Indoor air temperature set-point

\[T_{i, sp} = [T_{{i, sp}(0)}, T_{{i, sp}(1)}, ..., T_{{i, sp}(n-1)}]\]

is the time series of the setpoint indoor temperature at discrete time \(t = [t_0, t_1, ... , t_{n-1}]\). Let’s consider the indoor temperature set-point constant, \(T_{i, sp} = 20 \, \mathrm{°C}\).

# indoor air temperature set-point
Ti_sp = pd.Series(20, index=To.index)

We can define hourly schedules of the indoor air temperature set-point.

Ti_day, Ti_night = 20, 16

Ti_sp = pd.Series(
    [Ti_day if 6 <= hour <= 22 else Ti_night for hour in To.index.hour],
    index=To.index)

Auxiliary heat

\[\dot Q_a = [\dot Q_a (0), \dot Q_a (1), ..., \dot Q_a (n-1)]\]

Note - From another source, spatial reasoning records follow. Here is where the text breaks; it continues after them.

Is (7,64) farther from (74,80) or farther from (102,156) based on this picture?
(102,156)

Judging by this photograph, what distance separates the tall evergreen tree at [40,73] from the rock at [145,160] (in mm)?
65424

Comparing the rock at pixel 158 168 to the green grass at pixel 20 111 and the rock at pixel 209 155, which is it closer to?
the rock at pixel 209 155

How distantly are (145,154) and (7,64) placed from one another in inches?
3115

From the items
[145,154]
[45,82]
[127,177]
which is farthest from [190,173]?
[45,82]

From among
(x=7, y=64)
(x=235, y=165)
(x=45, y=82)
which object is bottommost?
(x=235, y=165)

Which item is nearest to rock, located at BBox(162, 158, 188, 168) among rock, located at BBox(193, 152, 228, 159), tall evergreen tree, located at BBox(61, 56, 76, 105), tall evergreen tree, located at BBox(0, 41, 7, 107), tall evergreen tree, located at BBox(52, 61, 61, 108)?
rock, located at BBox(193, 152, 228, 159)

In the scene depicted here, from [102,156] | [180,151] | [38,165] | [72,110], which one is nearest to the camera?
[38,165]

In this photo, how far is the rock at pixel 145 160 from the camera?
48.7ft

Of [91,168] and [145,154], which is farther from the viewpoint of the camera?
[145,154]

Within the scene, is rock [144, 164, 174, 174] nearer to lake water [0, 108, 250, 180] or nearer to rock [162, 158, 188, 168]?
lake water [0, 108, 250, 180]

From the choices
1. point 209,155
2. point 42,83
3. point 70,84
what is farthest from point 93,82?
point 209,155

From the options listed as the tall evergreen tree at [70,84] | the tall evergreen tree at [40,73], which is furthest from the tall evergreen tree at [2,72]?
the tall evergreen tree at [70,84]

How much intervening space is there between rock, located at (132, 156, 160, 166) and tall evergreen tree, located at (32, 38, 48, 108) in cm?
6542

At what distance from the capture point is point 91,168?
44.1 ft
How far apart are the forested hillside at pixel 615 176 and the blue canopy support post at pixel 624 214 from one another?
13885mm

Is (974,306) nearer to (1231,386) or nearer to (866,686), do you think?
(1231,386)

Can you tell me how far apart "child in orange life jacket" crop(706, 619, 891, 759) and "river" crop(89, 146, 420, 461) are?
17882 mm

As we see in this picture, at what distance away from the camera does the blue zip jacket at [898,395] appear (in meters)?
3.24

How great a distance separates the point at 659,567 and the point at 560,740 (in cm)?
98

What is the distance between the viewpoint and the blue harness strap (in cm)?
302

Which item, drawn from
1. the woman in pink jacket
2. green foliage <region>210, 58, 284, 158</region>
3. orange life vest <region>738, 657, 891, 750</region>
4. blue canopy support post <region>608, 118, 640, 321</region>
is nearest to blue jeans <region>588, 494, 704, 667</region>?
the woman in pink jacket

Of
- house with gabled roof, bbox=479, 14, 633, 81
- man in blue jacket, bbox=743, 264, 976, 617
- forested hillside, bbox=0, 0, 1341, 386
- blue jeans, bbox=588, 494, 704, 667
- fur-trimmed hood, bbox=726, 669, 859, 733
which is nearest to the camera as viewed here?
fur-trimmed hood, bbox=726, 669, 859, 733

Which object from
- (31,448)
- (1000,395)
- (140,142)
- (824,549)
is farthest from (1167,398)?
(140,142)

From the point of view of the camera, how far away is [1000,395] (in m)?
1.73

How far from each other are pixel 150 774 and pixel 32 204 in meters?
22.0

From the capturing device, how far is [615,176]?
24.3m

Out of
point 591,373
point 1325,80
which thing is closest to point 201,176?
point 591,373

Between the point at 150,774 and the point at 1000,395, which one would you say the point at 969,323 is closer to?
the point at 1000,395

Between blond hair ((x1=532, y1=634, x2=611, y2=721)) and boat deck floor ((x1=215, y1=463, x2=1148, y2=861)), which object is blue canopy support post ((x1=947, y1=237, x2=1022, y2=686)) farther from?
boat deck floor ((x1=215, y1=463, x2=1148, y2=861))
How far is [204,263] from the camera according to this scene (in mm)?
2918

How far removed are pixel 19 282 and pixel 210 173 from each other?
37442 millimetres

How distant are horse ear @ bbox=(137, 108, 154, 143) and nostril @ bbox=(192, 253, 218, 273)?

is the time series of the internal sources (e.g., occupants, electrical devices, etc.) at discrete time \(t = [t_0, t_1, ... , t_{n-1}]\). Let’s consider the auxiliary heat flow \(\dot{Q}_a = 0 \, \mathrm{W}\) constant for the whole duration of the simulation.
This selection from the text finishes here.